__Study text__.
RBS plc and RBS Securities Inc. have also entered into a cease and desist order with the Federal Reserve relating to FX and other designated market activities (the FX Order). In the FX Order, which is publicly available and will remain in effect until terminated by the Federal Reserve, RBS plc and RBS Securities Inc. agreed to take certain remedial actions with respect to FX activities and certain other designated market activities, including the creation of an enhanced written internal controls and compliance program, an improved compliance risk management program, and an enhanced internal audit program. RBS plc and RBS Securities Inc. are obligated to implement and comply with these programs as approved by the Federal Reserve, and are also required to conduct, on an annual basis, a review of applicable compliance policies and procedures and a risk-focused sampling of key controls.

__Set of tasks__.
1 – In the FX Order passage, how often must RBS plc and RBS Securities Inc. review applicable compliance policies and procedures?
2 – Carry on the FX Order passage from the point where it stops.
The listing plays no part in this work.

__Dataset excerpt__.

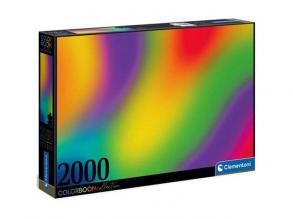 Colorboom Collection: Gradient puzzle 2000db-os - Clementoni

__Your responses__.
1 – On an annual basis.

2 –
RBS is responding to investigations and inquiries from other governmental and regulatory (including competition) authorities on similar issues relating to failings in its FX business within its CIB segment, including with respect to potential collateral consequences of the RBS plc guilty plea described above. The timing and amount of financial penalties with respect to any further settlements and related litigation risks and collateral consequences remain uncertain and could be material.

 



Notes

 

15. Litigation, investigations and reviews (continued)

 

On 21 July 2014, the Serious Fraud Office in the UK (SFO) announced that it was launching a criminal investigation into allegations of fraudulent conduct in the foreign exchange market, apparently involving multiple financial institutions. On 15 March 2016, the SFO announced that it was closing its investigation, having concluded that, based on the information and material obtained, there was insufficient evidence for a realistic prospect of conviction.

 

Interest rate hedging products (IRHP) redress programme

In June 2012, following an industry wide review, the FSA announced that RBS and other UK banks had agreed to a redress exercise and past business review in relation to the sale of interest rate hedging products to some small and medium sized businesses classified as retail clients or private customers under FSA rules.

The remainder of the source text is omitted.